Skoda Kushaq: Why no diesel engine but 1.5-litre turbopetrol will be enough

Not only this question but also why the illuminated grille from Vision IN didn't make it to the production model and if a CNG version of the Kushaq is in the pipeline also have been answered.

By:Updated: Mar 24, 2021 2:45 PM
Skoda Kushaq

At the Skoda Kushaq premiere, an event which we covered live, you must have got to know the specs, engine as well as launch timeline of the vehicle. To recap, the Skoda Kushaq comes with two engine options – 1.0-litre TSI and 1.5-litre TSI. The latter is from the Evo family of engines and comes with ACT or Active Cylinder Technology. This deactivates two cylinders, thereby enhancing fuel economy while the vehicle is cruising or coasting. The 1.5-litre direct injection turbo petrol engine makes 150hp of power and 250Nm. During the round table meeting with the Skoda Auto India top bosses, Gurpratap Boparai and Zac Hollis, the question of why no diesel engines was raised.

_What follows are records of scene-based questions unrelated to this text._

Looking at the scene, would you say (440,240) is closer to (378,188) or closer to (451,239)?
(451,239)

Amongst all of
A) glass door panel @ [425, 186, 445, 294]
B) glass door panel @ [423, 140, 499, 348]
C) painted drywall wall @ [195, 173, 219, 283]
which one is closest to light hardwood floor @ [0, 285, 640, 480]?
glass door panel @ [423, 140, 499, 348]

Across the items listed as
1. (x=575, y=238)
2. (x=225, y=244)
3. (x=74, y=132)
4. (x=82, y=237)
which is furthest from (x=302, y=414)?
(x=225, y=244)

As you may be aware, the Volkswagen group only sells petrol vehicles in India. At the same time, a considerable 40 per cent sales of the Kushaq’s Korean competitors (Kia Seltos, Hyundai Creta) comes from diesels.

Skoda bosses said that

The 1.5 TSI fuel efficiency will be very close to what the diesel offers. It has the same amount of torque, 250Nm, as a diesel. The driving characteristics will be appreciated by one and all. Refinement of petrol cannot be matched by diesel and that's what we aim to offer. With the approaching BS6 CAFE II norms coming in a couple of years, diesel won't make sense anymore. It will just increase the price differential to unsustainable levels.

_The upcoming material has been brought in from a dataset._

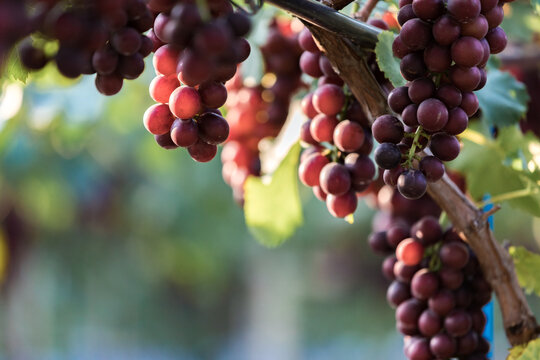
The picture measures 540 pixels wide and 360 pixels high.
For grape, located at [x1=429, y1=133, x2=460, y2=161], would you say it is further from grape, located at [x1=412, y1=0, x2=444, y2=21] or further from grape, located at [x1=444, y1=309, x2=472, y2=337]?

Also Read Skoda Kushaq vs Kia Seltos vs Hyundai Creta specification comparison

Now, while the official fuel economy numbers aren’t out yet, the top boffins are optimistic that it will match that of a diesel engine. Perhaps we can expect 21kmpl. The question then turns to the smaller 1.0-litre TSI. This engine is in use in a couple of Skoda-Volkswagen sedans and hatchbacks in India. It has been deemed a peppy performer and in fact Skoda India thinks that

1.0-litre TSI to be a bigger selling engine in the Kushaq. That engine has good power and ample torque. In the Rapid now, it has accounted to as many sales as we used to do before with the diesel and petrol engines combined.

We also checked if CNG can be an option for future Skoda and Volkswagen cars. Gurpratap said

CNG, we have looked at it. Factory fitment of CNG kits attract 43% taxation. We aren't happy with dealership fitment. The higher taxation doesn't allow us to operate as efficiently as we will like.

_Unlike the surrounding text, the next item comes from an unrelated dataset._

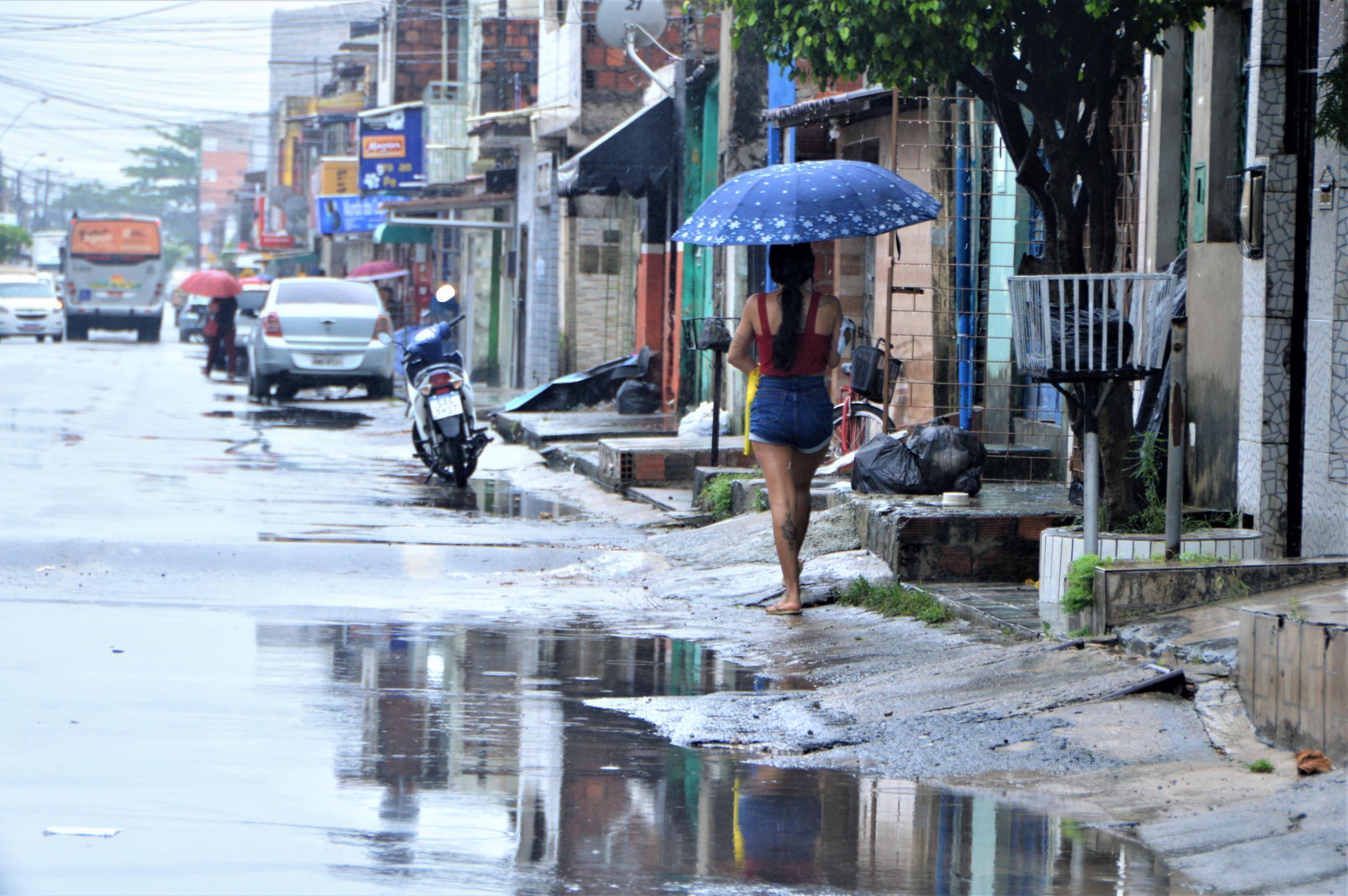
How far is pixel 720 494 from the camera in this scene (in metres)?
12.1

If you noticed the Skoda Kushaq, you will have observed that it doesn’t have discs at the rear. Skoda India says that the current stopping power is more than sufficient with the rear drums and a disc only adds to the weight and cost. Plus rear discs, it has been observed, tend to pick stones and dust more. An electronic parking brake would have  also added to the cost. We need to find the right balance between price and features, quipped the bosses.


Speaking of cost, when the car rolls from the factory in end-May, it will have 92 per cent localisation. 95 per cent will be achieved only by the end of this year. Few sensors, as well as electronic components that are not produced in India form part of the five per cent which is not localised yet. Semi-conductors will form the second form of localisation and that will happen at a later date, as per industry standards.


While the entire topic of cost comes in, what about the infamous after-service. Will it be relatively cheaper to maintain the Kushaq? Skoda officials present at the launch were quite affirmative it will be. The Skoda Rapid, for example, has a longer service period and the cost of spares is 27 per cent lower as well. The cost of ownership of the Kushaq will be low as well and this should help sales. After all, localised means lower turnaround time as well as cost.

When the Skoda Vision IN concept was shown, it was noticed that there was a fancy illuminated grille. On being quizzed if it was always supposed to be just a concept ornament, Gurpratap confirmed it indeed was. The reason was it is quite distracting, and while the driver may not be distracted, other road users will be and this might lead to accidents.

Skoda believes that the Kushaq segment will grow by at least 18 per cent in the coming years. Segments grow when new products and manufacturers come in. Skoda aims to sell 30,000 cars this year. The Kushaq is expected to play a king’s share in these numbers. Many existing customers might trade-in a Rapid while new ones too are expected to drop in to showrooms to see the latest entrant in this highly competitive space. The Skoda Kushaq could also be exported because there are good prospects for the car abroad as well. Skoda officials jokingly said that Czech Republic citizens were miffed that the car isn’t already there. New markets and segments is something the Kushaq will allow Skoda to enter, confirmed the officials, though which regions wasn’t specified.